(Istruzioni)
1 > Nel testo sullo sconto in fattura, chi deve presentare la comunicazione per gli interventi eseguiti su parti comuni degli edifici con proprietà di tipo condominiale?
2 > Trascrivi senza alcuna modifica il passo del testo sullo sconto in fattura che comincia con "L’opzione per lo" e finisce con "di tipo condominiale.".

(Brano dell'esercizio)
"""
L’opzione per lo sconto in fattura e la cessione del credito di cui all’articolo 121 del Dl 34/2020 deve essere comunicata all’agenzia delle Entrate utilizzando un modello specifico.
Il soggetto tenuto alla presentazione della comunicazione è il beneficiario, per gli interventi eseguiti su unità immobiliari e su parti comuni di edifici non condominiali, oppure l’amministratore di condominio, per gli interventi eseguiti su parti comuni degli edifici con proprietà di tipo condominiale.
Nel Quadro A della comunicazione, oltre a identificare il tipo di intervento per cui sono state sostenute le spese, devono essere indicati ulteriori elementi utili, tra cui l’anno di sostenimento delle stesse. Perciò occorre fare riferimento al principio di cassa quando le spese sono sostenute dal beneficiario dell’agevolazione al di fuori dell’esercizio di attività di impresa, oppure al principio di competenza economica quando le spese sono sostenute dal beneficiario dell’agevolazione nell’esercizio di impresa, comprese le imprese minori.
"""
(Materiale proposto)
"""
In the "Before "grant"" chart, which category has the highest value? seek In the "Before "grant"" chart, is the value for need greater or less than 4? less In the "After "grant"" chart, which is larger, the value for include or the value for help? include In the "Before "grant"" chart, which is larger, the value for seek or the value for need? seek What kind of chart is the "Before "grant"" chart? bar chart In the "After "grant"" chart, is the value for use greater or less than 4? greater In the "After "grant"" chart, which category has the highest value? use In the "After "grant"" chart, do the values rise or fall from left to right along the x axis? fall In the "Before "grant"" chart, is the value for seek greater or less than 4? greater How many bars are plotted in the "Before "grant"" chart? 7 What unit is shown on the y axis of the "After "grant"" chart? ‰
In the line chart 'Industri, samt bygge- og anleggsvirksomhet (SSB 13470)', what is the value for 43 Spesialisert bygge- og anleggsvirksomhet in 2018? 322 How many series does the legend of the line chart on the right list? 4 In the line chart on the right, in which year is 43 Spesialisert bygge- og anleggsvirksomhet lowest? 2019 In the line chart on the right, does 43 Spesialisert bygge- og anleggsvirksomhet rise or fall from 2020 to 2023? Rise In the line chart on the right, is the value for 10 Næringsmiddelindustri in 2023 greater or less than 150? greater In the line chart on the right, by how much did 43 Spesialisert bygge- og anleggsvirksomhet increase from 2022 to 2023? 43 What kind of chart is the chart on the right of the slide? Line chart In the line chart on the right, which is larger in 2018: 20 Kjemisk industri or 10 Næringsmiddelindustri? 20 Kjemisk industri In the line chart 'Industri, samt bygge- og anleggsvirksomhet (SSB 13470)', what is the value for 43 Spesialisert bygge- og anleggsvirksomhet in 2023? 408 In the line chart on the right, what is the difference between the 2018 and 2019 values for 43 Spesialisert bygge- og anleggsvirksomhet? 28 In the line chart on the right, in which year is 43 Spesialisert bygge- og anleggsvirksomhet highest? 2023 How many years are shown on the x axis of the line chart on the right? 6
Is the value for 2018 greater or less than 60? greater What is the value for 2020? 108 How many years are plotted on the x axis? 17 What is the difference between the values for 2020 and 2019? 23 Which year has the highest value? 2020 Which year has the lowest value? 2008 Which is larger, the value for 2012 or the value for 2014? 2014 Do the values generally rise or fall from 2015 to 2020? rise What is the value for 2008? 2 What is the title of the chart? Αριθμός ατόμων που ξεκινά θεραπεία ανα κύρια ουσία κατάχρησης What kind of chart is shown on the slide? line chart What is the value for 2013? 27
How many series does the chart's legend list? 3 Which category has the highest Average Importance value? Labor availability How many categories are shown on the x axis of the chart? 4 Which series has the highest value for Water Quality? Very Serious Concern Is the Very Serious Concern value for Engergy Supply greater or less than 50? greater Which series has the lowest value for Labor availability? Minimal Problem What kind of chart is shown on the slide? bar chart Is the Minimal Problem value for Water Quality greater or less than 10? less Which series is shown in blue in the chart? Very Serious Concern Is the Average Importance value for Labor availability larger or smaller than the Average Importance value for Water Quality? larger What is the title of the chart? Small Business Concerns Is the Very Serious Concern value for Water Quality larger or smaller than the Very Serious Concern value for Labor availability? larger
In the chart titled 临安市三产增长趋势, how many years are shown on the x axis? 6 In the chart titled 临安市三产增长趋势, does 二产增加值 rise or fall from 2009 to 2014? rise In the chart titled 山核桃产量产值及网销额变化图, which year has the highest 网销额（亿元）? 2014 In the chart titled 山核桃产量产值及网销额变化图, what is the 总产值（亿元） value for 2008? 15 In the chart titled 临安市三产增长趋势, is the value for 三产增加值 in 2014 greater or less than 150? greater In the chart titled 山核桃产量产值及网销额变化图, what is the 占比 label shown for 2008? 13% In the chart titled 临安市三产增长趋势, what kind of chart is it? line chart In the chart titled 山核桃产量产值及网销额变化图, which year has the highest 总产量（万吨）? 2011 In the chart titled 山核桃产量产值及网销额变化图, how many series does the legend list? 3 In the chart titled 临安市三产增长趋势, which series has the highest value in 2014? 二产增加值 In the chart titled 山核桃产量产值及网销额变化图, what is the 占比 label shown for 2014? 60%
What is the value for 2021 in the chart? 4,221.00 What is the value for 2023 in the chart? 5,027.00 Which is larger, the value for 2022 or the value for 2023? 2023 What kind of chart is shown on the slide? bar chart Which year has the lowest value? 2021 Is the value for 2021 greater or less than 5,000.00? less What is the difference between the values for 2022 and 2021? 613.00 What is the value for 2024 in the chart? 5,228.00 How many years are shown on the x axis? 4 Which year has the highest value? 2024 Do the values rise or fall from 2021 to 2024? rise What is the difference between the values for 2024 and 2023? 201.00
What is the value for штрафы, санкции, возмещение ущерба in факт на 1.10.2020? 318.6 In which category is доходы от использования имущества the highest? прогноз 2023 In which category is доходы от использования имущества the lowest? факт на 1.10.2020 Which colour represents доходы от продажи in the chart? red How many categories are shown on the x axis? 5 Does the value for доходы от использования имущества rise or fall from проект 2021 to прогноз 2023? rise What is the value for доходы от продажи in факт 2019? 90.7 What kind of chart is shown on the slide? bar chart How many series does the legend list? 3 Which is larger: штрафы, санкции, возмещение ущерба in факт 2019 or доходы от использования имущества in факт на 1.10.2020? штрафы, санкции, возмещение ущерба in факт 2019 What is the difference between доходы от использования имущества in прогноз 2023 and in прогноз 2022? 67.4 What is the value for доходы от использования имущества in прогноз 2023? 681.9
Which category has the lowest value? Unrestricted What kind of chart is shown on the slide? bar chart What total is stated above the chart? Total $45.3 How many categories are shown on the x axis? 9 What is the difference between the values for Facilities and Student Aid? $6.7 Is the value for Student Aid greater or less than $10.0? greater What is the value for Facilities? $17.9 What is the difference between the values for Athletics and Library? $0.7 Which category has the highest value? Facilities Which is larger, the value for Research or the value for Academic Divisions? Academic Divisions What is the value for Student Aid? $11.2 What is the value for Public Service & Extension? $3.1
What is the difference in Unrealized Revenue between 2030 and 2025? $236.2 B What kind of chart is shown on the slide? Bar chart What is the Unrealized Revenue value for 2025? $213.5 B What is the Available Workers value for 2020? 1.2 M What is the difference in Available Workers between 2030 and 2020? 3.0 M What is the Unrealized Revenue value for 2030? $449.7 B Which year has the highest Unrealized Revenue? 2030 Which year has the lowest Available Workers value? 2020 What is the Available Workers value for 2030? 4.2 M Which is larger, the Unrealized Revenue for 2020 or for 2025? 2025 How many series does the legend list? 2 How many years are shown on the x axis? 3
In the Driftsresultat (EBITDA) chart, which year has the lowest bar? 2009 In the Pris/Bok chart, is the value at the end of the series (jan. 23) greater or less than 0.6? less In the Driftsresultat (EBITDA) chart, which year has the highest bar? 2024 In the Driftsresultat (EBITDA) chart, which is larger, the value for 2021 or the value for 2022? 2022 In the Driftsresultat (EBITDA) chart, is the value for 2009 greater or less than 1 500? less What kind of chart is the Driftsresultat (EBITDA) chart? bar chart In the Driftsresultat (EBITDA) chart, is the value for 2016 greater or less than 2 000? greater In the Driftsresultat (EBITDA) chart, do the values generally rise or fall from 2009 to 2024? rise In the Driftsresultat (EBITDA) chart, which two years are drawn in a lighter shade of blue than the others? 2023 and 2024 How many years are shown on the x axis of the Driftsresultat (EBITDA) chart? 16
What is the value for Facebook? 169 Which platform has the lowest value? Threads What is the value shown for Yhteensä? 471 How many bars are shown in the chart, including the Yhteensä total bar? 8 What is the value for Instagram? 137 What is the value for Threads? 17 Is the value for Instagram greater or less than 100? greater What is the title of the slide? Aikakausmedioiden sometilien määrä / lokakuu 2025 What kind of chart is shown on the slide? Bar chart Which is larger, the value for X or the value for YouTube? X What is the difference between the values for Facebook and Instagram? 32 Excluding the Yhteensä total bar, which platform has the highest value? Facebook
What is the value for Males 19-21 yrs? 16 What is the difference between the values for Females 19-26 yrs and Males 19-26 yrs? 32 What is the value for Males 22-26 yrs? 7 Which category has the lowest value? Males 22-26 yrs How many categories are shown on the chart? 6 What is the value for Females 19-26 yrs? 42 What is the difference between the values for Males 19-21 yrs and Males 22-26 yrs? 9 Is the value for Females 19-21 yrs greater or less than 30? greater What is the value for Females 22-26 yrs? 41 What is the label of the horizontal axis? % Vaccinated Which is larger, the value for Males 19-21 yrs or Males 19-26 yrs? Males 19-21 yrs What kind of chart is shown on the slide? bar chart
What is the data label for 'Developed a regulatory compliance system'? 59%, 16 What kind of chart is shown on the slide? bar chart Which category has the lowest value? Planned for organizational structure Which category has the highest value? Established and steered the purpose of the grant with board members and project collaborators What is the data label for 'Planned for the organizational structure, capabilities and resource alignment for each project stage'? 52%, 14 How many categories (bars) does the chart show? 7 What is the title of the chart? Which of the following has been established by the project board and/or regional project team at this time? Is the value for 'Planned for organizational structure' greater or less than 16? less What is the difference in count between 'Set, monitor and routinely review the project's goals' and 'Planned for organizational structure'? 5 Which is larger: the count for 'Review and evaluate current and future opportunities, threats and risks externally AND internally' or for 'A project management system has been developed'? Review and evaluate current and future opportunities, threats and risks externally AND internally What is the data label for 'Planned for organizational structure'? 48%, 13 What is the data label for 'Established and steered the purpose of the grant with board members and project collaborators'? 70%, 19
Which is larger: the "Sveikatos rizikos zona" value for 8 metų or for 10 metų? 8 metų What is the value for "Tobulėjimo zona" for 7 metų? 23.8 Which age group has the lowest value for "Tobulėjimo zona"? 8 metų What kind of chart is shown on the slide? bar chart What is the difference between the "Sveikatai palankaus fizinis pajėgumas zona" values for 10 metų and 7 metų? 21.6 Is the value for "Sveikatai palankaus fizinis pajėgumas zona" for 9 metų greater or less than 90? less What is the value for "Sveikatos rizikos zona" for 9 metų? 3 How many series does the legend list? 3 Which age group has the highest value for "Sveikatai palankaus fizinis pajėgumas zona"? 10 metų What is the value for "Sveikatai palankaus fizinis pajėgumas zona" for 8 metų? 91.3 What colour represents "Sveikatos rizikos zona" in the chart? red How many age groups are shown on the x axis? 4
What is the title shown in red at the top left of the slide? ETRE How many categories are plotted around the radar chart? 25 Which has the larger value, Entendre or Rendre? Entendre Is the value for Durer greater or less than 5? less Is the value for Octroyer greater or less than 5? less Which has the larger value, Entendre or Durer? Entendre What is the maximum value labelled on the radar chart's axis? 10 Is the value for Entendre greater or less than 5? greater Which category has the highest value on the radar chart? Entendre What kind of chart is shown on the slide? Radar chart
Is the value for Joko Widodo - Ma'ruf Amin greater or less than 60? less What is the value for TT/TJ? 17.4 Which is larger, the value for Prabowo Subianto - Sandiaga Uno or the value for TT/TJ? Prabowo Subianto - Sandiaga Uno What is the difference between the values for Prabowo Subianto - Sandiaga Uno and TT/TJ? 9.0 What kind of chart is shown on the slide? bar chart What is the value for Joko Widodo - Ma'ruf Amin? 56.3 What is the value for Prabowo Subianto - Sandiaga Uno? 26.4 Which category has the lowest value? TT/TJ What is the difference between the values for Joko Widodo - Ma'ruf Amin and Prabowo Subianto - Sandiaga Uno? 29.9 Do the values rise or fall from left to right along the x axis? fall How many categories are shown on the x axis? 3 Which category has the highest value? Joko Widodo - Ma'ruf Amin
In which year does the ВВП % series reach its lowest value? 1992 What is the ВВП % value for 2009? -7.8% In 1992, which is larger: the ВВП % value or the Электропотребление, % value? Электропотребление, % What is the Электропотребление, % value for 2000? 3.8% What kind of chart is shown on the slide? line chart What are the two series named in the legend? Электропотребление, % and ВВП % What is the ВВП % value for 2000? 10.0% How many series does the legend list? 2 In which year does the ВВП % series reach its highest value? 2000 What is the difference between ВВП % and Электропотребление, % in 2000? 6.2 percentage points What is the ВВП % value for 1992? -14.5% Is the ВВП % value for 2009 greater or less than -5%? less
"""
(Soluzioni)
1 > L'amministratore di condominio.

2 >
L’opzione per lo sconto in fattura e la cessione del credito di cui all’articolo 121 del Dl 34/2020 deve essere comunicata all’agenzia delle Entrate utilizzando un modello specifico.
Il soggetto tenuto alla presentazione della comunicazione è il beneficiario, per gli interventi eseguiti su unità immobiliari e su parti comuni di edifici non condominiali, oppure l’amministratore di condominio, per gli interventi eseguiti su parti comuni degli edifici con proprietà di tipo condominiale.